João Elder ainda relatou que atendeu o pedido de Levi Momesso para realizar uma “cotação rápida” para a venda dos materiais retirados do Terminal Rodoviário. Indagado sobre o procedimento que utilizou, ele informou que levou um pedaço de telha para cotar em dois locais: os ferros-velhos Canaã e Ferreira. A projeção foi entregue a Levi, que na sequência pediu que ele também fizesse a cotação no ferro-velho Tuim.
O assessor administrativo, no entanto, disse não saber porque essa consulta de preços não foi formalizada em um processo interno.
Gerente Financeiro da Emdurb, Sidnei Aparecido de Souza
Durante o depoimento prestado à CEI, Sidnei afirmou que ficou sabendo das irregularidades apenas depois da denúncia apresentada à Câmara Municipal e defendeu que a Gerência Financeira é um “órgão fim”, e não um “órgão operacional”. Com isso, caberia ao setor que gerou o resíduo que será comercializado dar início ao processo administrativo.
Nesse sentido, Sidnei também argumentou que não cabe ao setor dele apurar os reais valores praticados na comercialização dos bens inservíveis retirados do Terminal Rodoviário.
Ele destacou ainda que não existe procedimento aberto para garantir que os recursos que ainda estão sob posse do ferro-velho Tuim Sucatas sejam incorporados ao caixa da Emdurb. Há um compasso de espera pelos desdobramentos da sindicância em curso na empresa municipal.

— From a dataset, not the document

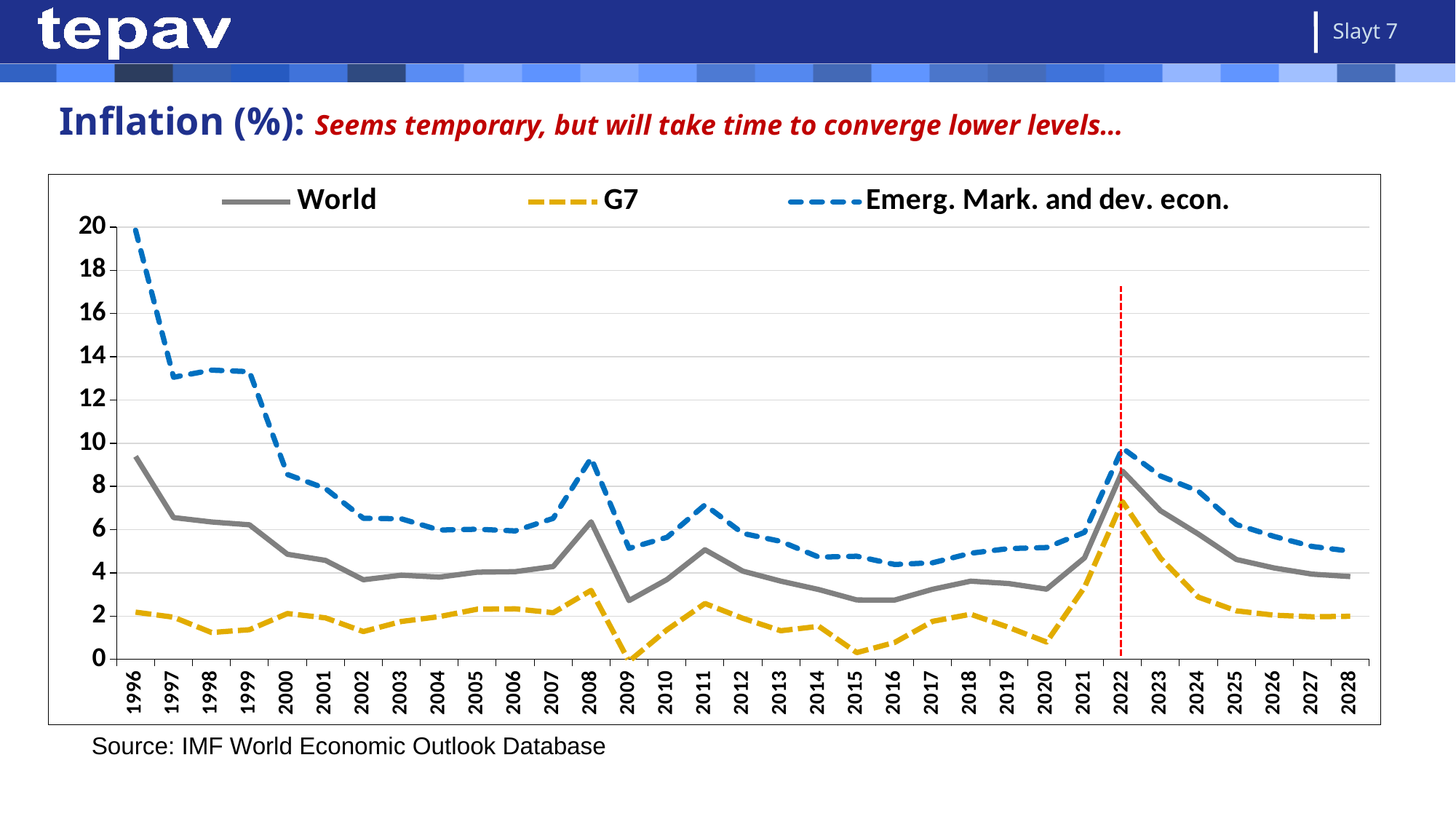
How many series does the legend list? 3 Is the value for World in 2009 greater or less than 4? less Is the value for Emerg. Mark. and dev. econ. in 1996 greater or less than 18? greater Does the Emerg. Mark. and dev. econ. series rise or fall from 1996 to 2002? fall In 2022, which series has the higher value, World or G7? World How many years are shown on the x axis? 33 What kind of chart is shown on the slide? line chart Is the value for Emerg. Mark. and dev. econ. in 2008 greater or less than 8? greater In which year does the Emerg. Mark. and dev. econ. series reach its highest value? 1996 What is the source cited below the chart? IMF World Economic Outlook Database In which year does the G7 series reach its lowest value? 2009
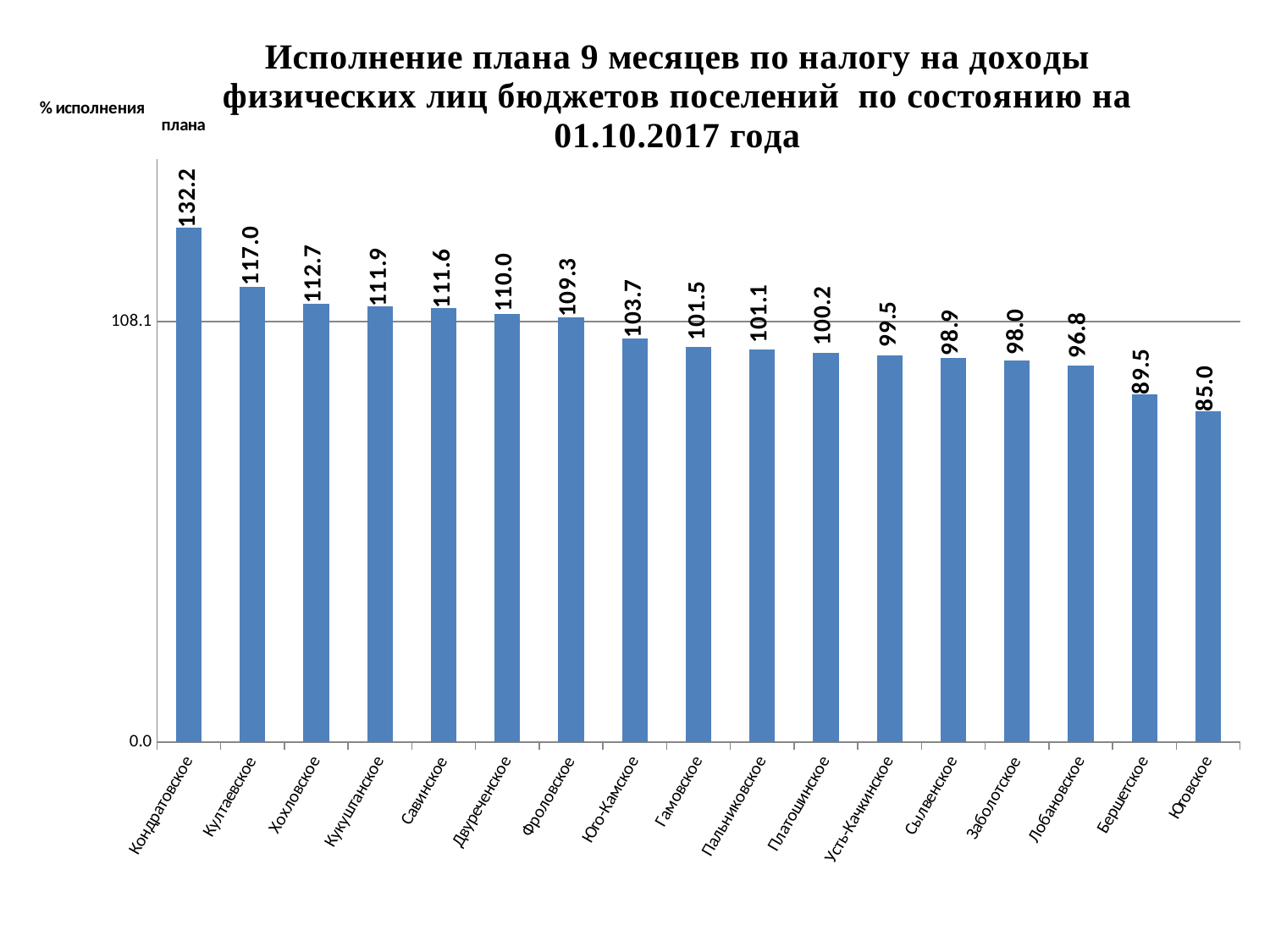
What is the difference between the values for Кондратовское and Юговское? 47.2 Which is larger, the value for Хохловское or the value for Гамовское? Хохловское What is the value for Кондратовское? 132.2 What is the value for Двуреченское? 110.0 What kind of chart is shown on the slide? Bar chart Which category has the lowest value? Юговское What is the difference between the values for Култаевское and Бершетское? 27.5 Do the values rise or fall from left to right along the x axis? Fall What is the value for Юго-Камское? 103.7 What is the value for Лобановское? 96.8 How many categories are shown on the chart? 17 Which category has the highest value? Кондратовское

Pedreiro da Emdurb, Wilson Miranda
O depoente confirmou que foi o responsável pela elaboração da lista de materiais envolvidos na permuta com o servidor Luiz Adriano e contou que também fez a cotação de preços junto a três lojas da cidade. Mas tudo sob as ordens de Levi Momesso.
Com isso, Luiz adquiriu as madeiras e pregos na loja que registrou o menor preço: R$ 3.856,52 (ao final, como o pagamento foi feito à vista, o valor caiu para R$ 3.390,00). Eles foram entregues no próprio Terminal Rodoviário, segundo Wilson.
Indagado pelos membros da CEI, ele gerou surpresa ao confirmar que é ele quem faz as cotações na Emdurb quando se trata de aquisição de materiais para construção.
OITIVAS CONTINUAM NESTA QUARTA-FEIRA
A sexta reunião da “CEI dos Bens Inservíveis da Emdurb” já tem data: será nesta quarta-feira (28/01), às 9h. Estão previstas as oitivas das seguintes pessoas: o proprietário da Tuim Sucatas, Wagner Cardoso; a motorista da Emdurb, Melania Aparecida Manso Collis; o supervisor de Remoção de Resíduos e Mutirões da Prefeitura, Carlos Bevilacqua; e o motorista da Prefeitura, Pedro Alves Ribeiro Neto.